#### Supplied passage

Redfish have been thick around John's Pass lately with many caught and released during the day and at night as well. John Sasser, a John's Pass fixture, who normally catches plenty of nice snook struggled a bit this week on the snook. However, one night he ventured down the boardwalk and found a nice little pile of redfish and caught nine of them in just a few hours with a 5-inch soft plastic paddle tail bait and a small weighted jig head at night.

During the day we are also seeing the redfish too. Our bait guy and local fishing guru Brian Harris caught a monster redfish just over 40 inches from the dock with a decent sized live pinfish weighted to the bottom. It was a big mean breeder redfish that looked like it had been through a prize fight or two with tons of scars, but it fed healthy and fought like a champ and swam off strong on the release despite its deep and gnarly scaring.

Captain Chris Wiggins of Salty Hook Charters reported that many big redfish are being found around the bay too especially around the mangrove shorelines adjacent to grass flats, and they were loving the free lined live pinfish for bait on his inshore private fishing charters.

The snook bite is still happening but it's dwindled off a bit around the area, giving way to the seemingly more prolific and more aggressive redfish bite. However, there are still snook being caught. It's just lately been a more school-sized fish around the 18 to 30-inch range around the beach, pass and docks during the day and at night. We are seeing them more on the smaller live pinfish or the live shrimp or the DOA shrimp lures. 

Mangrove snapper have been great around the south side of John's Pass, especially underneath the bridge area where it's a bit deeper and rockier. The bait have been stacking up and the mackerel are right around them too. A few anglers netted some live green backs and were free-lining them out underneath the bridge there on that south side, catching some large, respectable-sized inshore mangrove snapper along with some smaller ones too. 

While targeting the mangrove snapper with the green backs around the bridge and jetties, some mackerel joined the party too, this week with some nice-sized fish coming inshore when the bait was around to get their share of those greenbacks too.

Gotcha plugs work well for the mackerel in the pass if you don't have a cast net for the green backs. My favorite size is the seven eighths ounce gotcha plug, and you put around 20-pound floro as a leader around 3 to 4 feet of it to a line-to-line knot to braid. This gives you the casting distance needed to cover lots of area. Many of the local piers and passes have these mackerel starting to stack up on their bait schools.

Cast that gotcha plug out as far as you can and let it sink a good way before retrieving it at a fairly fast rate, while every now and again pausing for a few seconds to let it sink a little deeper once again. The trick I use is keeping my rod tip very close or right on the water's surface to keep the jig from coming out of the water on the retrieve. Many pier anglers will even use a trolling weight around 10 to 14 feet in front of the lure to ensure that lure stays lower in the water column on the retrieve, but this makes it very difficult to cast if your fishing closer to the water.

########

▶ _Exercise instructions_:
1. From the John's Pass fishing report, copy word for word the part that opens with the words containing "During the day we" and closes with "and gnarly scaring.".
2. According to the John's Pass fishing report, what size gotcha plug does the writer like best?
3. Carry on the John's Pass fishing report from the point where it stops.

#### Extracted records

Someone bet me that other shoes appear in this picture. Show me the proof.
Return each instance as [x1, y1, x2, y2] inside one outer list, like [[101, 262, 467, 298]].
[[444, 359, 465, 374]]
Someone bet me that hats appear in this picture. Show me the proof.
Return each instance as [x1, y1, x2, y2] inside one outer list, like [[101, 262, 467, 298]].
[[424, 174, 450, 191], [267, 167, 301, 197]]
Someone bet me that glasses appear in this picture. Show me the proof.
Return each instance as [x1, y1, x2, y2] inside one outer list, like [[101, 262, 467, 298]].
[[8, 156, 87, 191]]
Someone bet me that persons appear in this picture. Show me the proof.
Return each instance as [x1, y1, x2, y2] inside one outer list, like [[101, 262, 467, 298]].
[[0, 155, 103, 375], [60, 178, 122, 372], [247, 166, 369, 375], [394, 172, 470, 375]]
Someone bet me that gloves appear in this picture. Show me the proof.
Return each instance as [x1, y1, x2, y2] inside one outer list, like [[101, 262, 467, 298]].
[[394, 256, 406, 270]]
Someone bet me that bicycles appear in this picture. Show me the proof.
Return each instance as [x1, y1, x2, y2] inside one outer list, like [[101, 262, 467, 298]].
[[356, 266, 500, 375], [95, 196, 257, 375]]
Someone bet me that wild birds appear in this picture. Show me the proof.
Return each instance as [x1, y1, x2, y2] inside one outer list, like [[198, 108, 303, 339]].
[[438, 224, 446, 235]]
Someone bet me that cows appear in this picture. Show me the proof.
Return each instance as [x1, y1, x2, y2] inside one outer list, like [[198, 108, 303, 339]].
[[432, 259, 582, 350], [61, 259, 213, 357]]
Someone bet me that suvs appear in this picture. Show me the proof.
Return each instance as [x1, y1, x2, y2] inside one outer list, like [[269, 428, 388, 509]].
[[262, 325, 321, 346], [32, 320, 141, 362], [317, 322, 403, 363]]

########
#### Extracted records

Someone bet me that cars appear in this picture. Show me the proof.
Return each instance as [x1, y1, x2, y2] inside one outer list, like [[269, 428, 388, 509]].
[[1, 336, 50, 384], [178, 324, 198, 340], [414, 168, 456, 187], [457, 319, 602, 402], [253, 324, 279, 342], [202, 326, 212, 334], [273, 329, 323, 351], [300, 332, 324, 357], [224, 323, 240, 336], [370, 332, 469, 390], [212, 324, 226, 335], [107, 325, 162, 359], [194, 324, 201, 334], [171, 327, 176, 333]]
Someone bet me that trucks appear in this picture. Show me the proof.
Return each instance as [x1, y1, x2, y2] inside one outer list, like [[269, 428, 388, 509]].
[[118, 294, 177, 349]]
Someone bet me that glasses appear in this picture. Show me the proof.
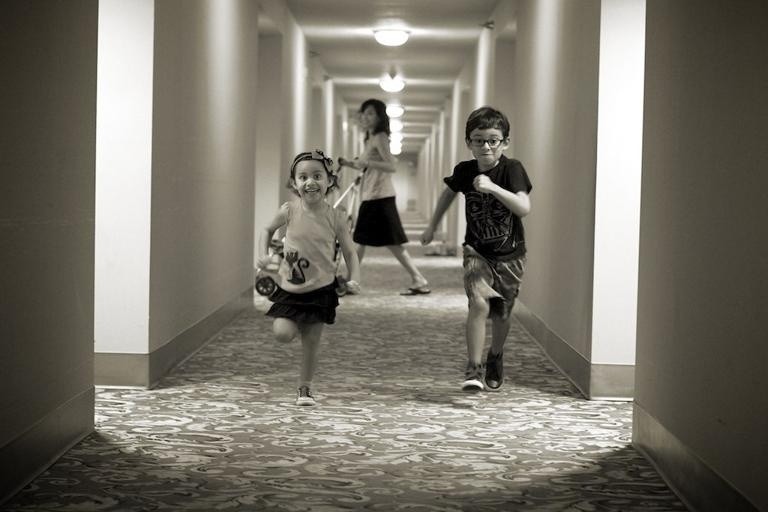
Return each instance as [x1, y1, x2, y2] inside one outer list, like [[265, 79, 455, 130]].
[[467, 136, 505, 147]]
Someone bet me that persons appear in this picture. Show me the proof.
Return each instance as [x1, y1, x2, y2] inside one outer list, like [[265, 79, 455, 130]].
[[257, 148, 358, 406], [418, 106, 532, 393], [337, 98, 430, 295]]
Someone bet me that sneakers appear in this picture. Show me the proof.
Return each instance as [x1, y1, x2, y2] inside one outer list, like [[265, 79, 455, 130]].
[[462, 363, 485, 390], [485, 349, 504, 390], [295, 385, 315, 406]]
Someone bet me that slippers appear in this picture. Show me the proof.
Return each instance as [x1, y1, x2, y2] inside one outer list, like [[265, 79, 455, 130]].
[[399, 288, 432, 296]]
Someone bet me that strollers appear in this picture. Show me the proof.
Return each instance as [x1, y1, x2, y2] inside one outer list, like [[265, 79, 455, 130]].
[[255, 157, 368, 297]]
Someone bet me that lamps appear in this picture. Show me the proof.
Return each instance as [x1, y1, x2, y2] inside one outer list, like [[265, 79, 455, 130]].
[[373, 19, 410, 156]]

########

▶ _Outputs_:
1.
During the day we are also seeing the redfish too. Our bait guy and local fishing guru Brian Harris caught a monster redfish just over 40 inches from the dock with a decent sized live pinfish weighted to the bottom. It was a big mean breeder redfish that looked like it had been through a prize fight or two with tons of scars, but it fed healthy and fought like a champ and swam off strong on the release despite its deep and gnarly scaring.

2. The seven eighths ounce gotcha plug.

3.
Tarpon are around the passes as well, each morning before sunrise we are finding a big group of tarpon rolling around the lights of the bridge feeding on the white bait and passing crabs occasionally. They won't be around too much longer. So, if you want your shot, now is the time to get them before they are gone -- typically early September each year. They will start leaving the area for the most part.

Bigger baits like ladyfish, small mullet or big shad are great live baits for the tarpon or the big soft plastic hoggies or big lipped plugs like the Rapala X-Rap 20's work well for artificials when targeting these tarpon. 

Near shore
The story is pretty similar near shore this week compared to last week. Fishing is going well, but the fishing should get even better soon as the hogfish bite continues to improve, and the mackerel get more and more prolific with the kingfish returning soon as well.

However, the red grouper are biting decent along with plenty of the vermilion, lanes plus a few hogfish around 80 to 90 feet of water. Lane snapper are eating, and we are seeing lots of them mixed in with the vermilion snapper on live shrimp or small pieces of squid of the threadfin plugs with around 4ot double-snelled hooks and 30 to 40-pound test leaders. The red grouper bite overall has been tough the last two to three years, and it seems fairly stagnant at a steady pick a few here, a few there, but never any huge banner numbers on the near shore trips. 

Offshore

The recent 39-hour did pretty well offshore, catching some nice mangrove snapper, a few gag grouper, a decent number of scamp grouper, some red grouper and a few amberjacks. The weather was calmer compared to the last long range trip that slayed the amberjack, and we are wondering if that rougher weather is what made them turn on so well for us during our 44-hour full moon trip that nearly brought in a two-day limit of jacks.

However, despite the slower bite, we are still plugging away at the amberjacks and were hopeful that the bite will get better as we approach the end of amberjack season, which concludes at the end of October.

We have gag grouper open till the end of the year, but they bite very well around October, November and December -- with the premium time being Thanksgiving to New Year's Eve. However, right now, we're seeing some nice gag grouper still coming over the rails on our longer-range, deep-water trips like the 39 hours or 12-hour extremes, or the long-range private fishing charters. Mixed in with those gags, we're finding some really nice scamp grouper too. Scamp grouper are one of my favorite eating fish, but they are primarily a deeper-water fish which makes them easy to catch right now as we are targeting these amberjack and gag grouper around that 200-foot water mark -- just inside of it and outside of it too.

Plus, around this area we are finding the occasional blackfin tuna ready to hit a trolling Rapala X-Rap Magnum 30 or a flat-lined live pinfish or threadfin. We are still catching some nice kings out there too, but the blackfin tuna have lately been a little more prolific than the kingfish.